Everything so far builds a model that predicts the next token in one quick pass. Ask it a hard math or logic problem and it often blurts out a confident — but wrong — answer.
A reasoning model is the exact same Transformer, trained to think before it answers.
The key shift: think, then answer
A normal model goes straight to the answer:
Question → Answer
A reasoning model writes a long private train of thought first:
Question → step, step, step, check, backtrack… → Answer
That middle part is a chain of thought — the model "talking to itself" on a scratchpad, working through the problem one step at a time, before committing to a final answer.
Why this makes it smarter
Remember: each token the model generates is one burst of computation.
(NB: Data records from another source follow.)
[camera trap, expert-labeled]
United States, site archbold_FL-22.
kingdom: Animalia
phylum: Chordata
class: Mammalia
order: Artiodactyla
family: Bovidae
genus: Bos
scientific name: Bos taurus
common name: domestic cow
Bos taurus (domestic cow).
By producing hundreds of reasoning tokens before answering, the model spends far more compute on a hard problem than a single-pass answer ever could.
more thinking tokens → more computation → better answers on hard problemsLetting the model write more steps before answering gives it more chances to work things out — like a student using scratch paper instead of answering instantly.
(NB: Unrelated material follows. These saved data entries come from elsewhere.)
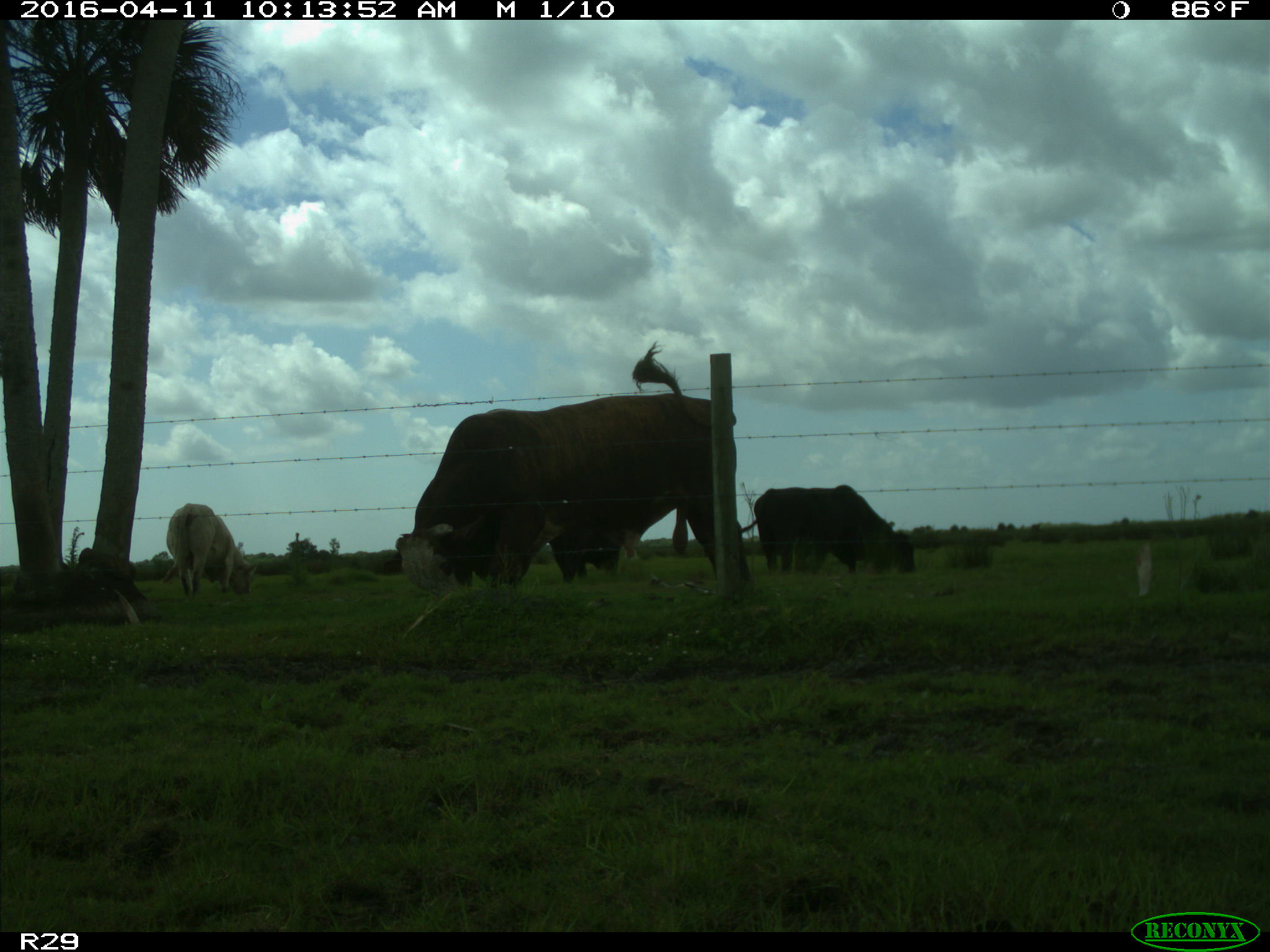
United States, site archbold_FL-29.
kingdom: Animalia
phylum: Chordata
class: Mammalia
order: Artiodactyla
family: Bovidae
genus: Bos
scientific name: Bos taurus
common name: domestic cow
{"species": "Bos taurus (domestic cow)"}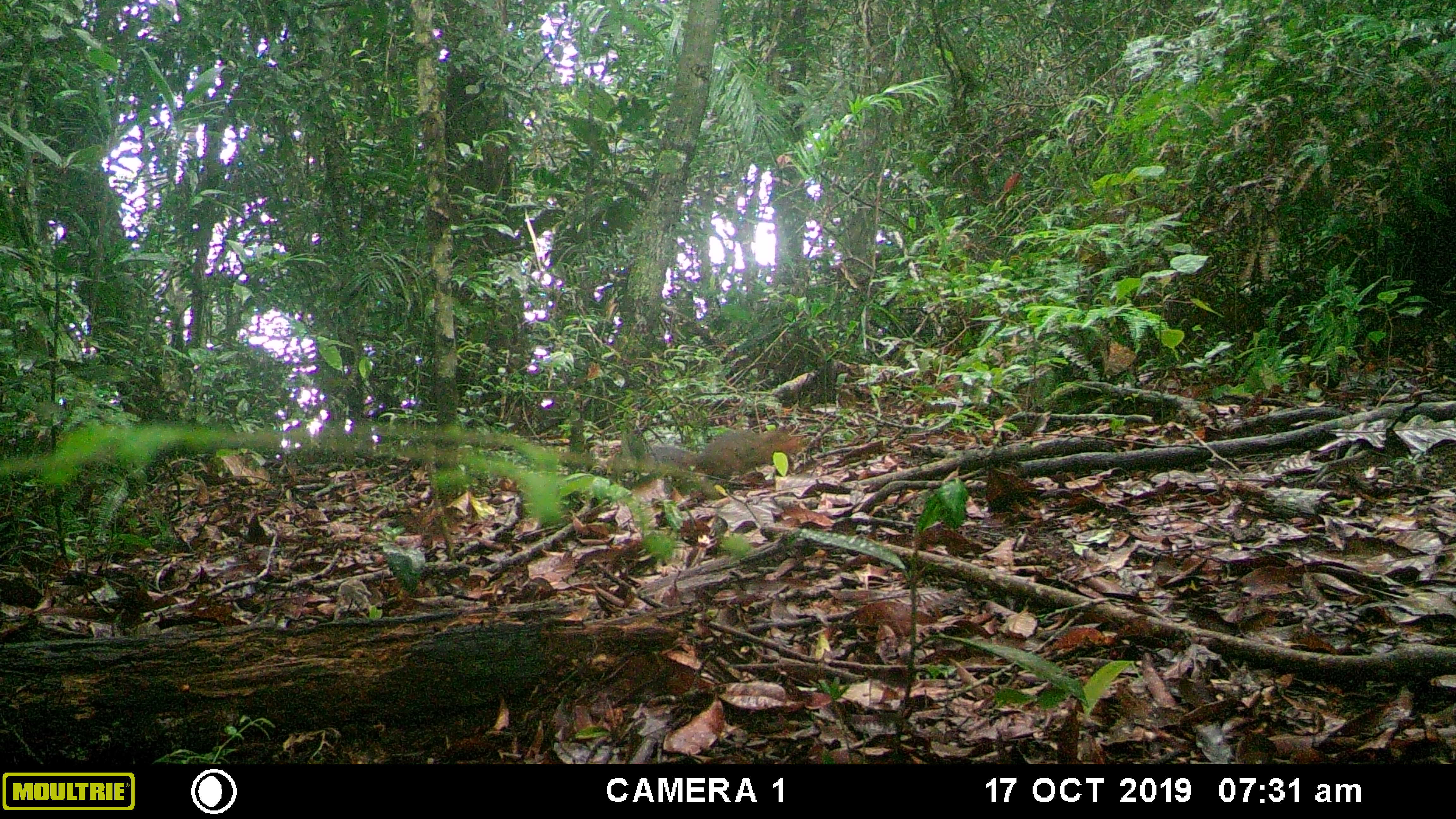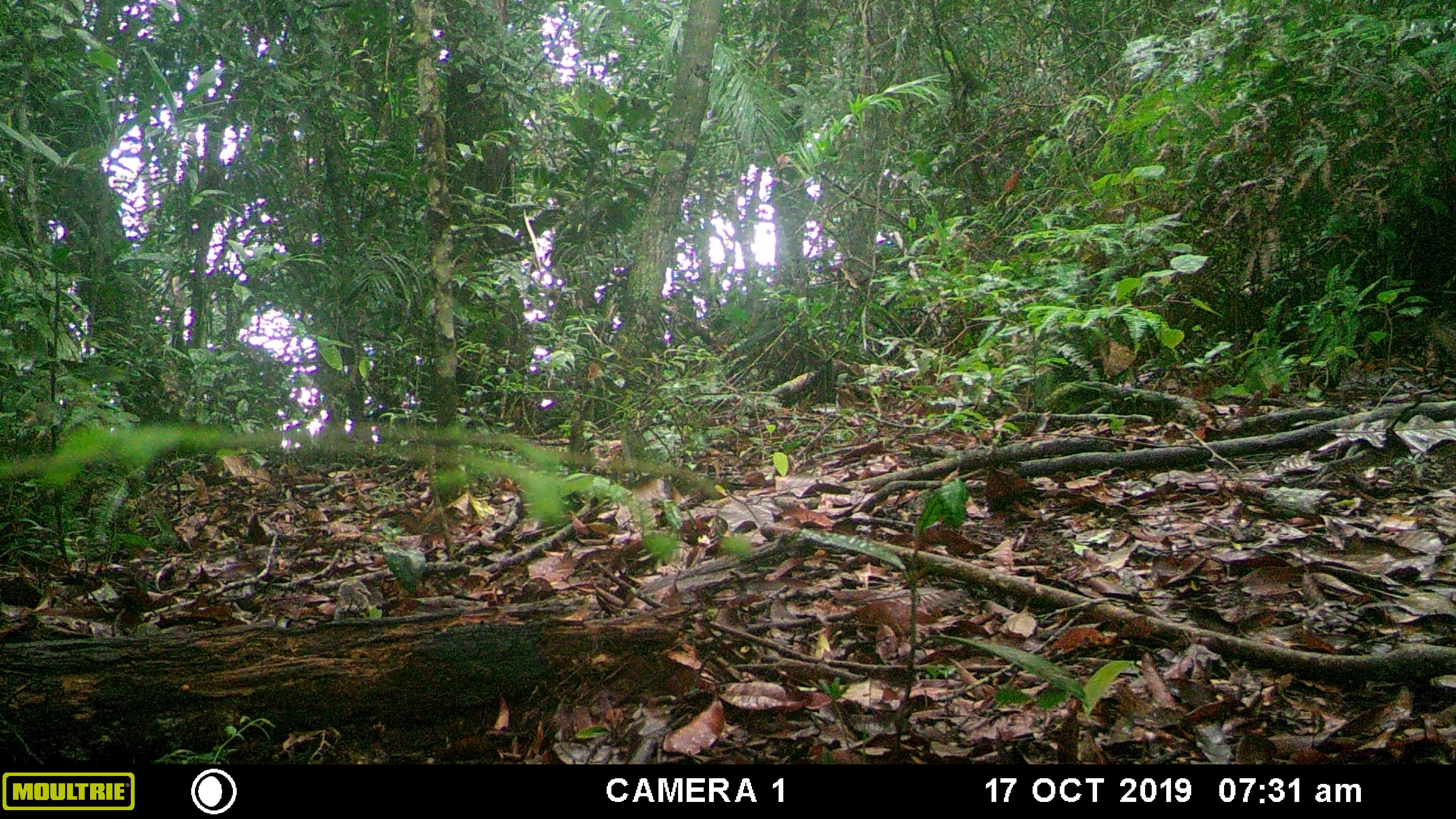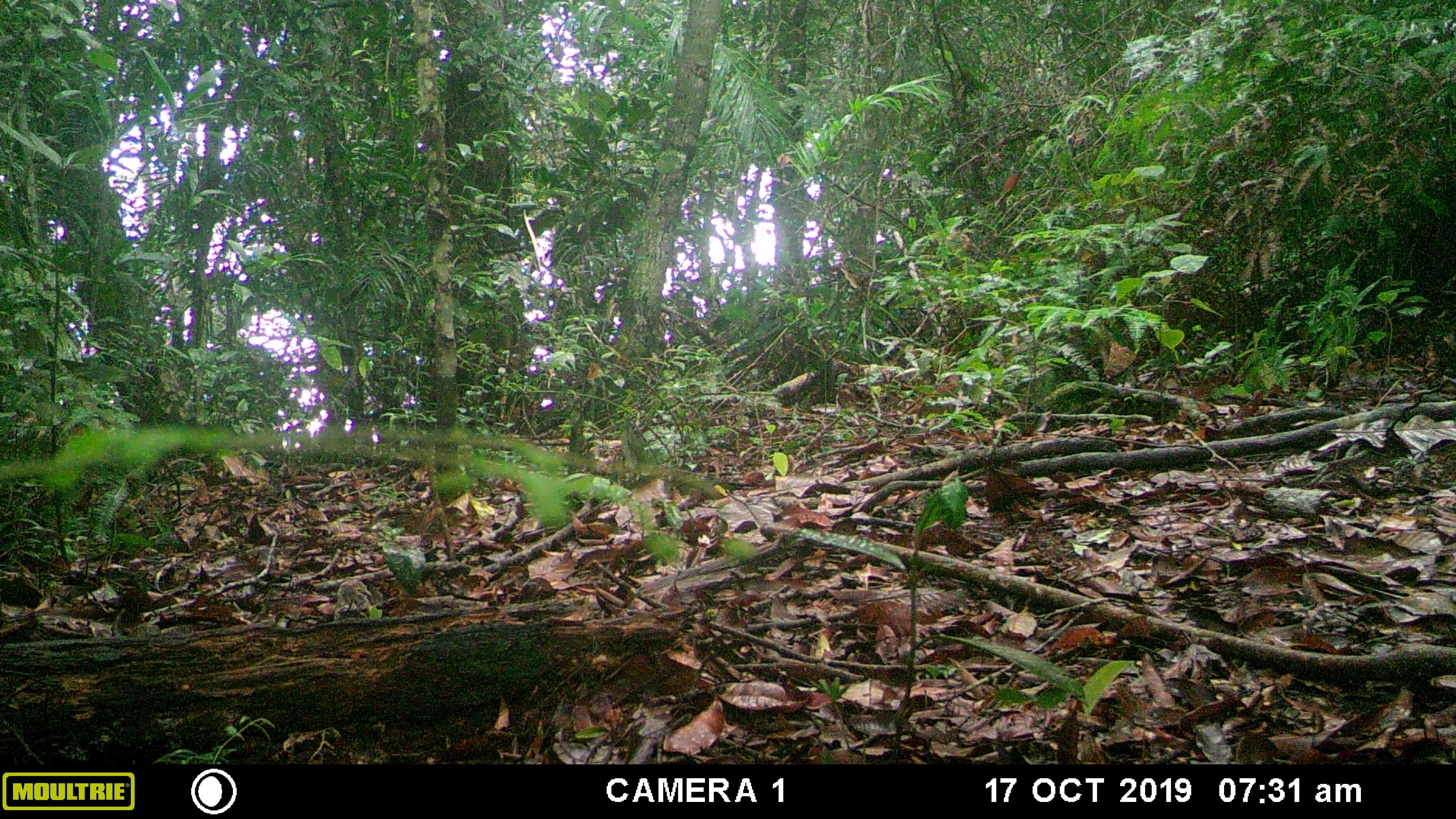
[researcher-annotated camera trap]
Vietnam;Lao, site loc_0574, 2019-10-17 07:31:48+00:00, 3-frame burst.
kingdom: Animalia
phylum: Chordata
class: Mammalia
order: Rodentia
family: Sciuridae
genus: Dremomys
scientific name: Dremomys rufigenis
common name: red-cheeked squirrel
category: red cheeked squirrel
Red cheeked squirrel (red-cheeked squirrel) (Dremomys rufigenis). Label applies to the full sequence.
This is called test-time compute: you make the model smarter by letting it think longer at answer-time, not only by making it bigger at training-time.
How it is trained
Start from a normal instruction-tuned model, then add a reasoning stage:
| Step | What happens |
| Show worked examples | Train on answers that include step-by-step working, not just the final result. |
| Let it attempt hard problems | On questions with a checkable answer (math, code), the model generates many full solution attempts. |
| Reward only correct answers | Give a point when the final answer is actually right, and reinforce the whole thinking path that got there. |
| Repeat millions of times | The model gradually discovers which styles of thinking earn points. |
reward = 1 if final answer is correct, else 0No human grades the individual steps. The model only earns a point when it lands on the right final answer — so it has to figure out good reasoning on its own.
This is reinforcement learning on verifiable rewards: because math and code answers can be checked automatically, no human has to label the reasoning. The model effectively teaches itself.
What emerges — by itself
The surprising part: nobody hand-codes these behaviors. With enough practice on checkable problems, the model spontaneously starts to:
- Self-correct — "wait, that step is wrong, let me redo it."
- Break problems down — split a big question into smaller, easier pieces.
- Explore options — try several approaches and keep the one that works.
- Think longer on harder problems — spend more steps when a question is tough.
In the 100-book universe
Instead of instantly guessing the next plot point, the model first writes a scratchpad: "the gun appeared in chapter 1, the character is furious, an earlier promise was broken — so the likely next event is…" — and only then answers. We reward the chains that correctly predict held-out passages, and the model learns to reason about the story instead of pattern-matching.
The trade-off: reasoning is slower and more expensive — the model generates many hidden "thinking" tokens for every answer. The payoff is far higher accuracy on math, code, logic, and planning.
Same architecture, new skill: a reasoning model is not a different machine — it is a next-token predictor that has been rewarded for thinking out loud until it gets hard things right.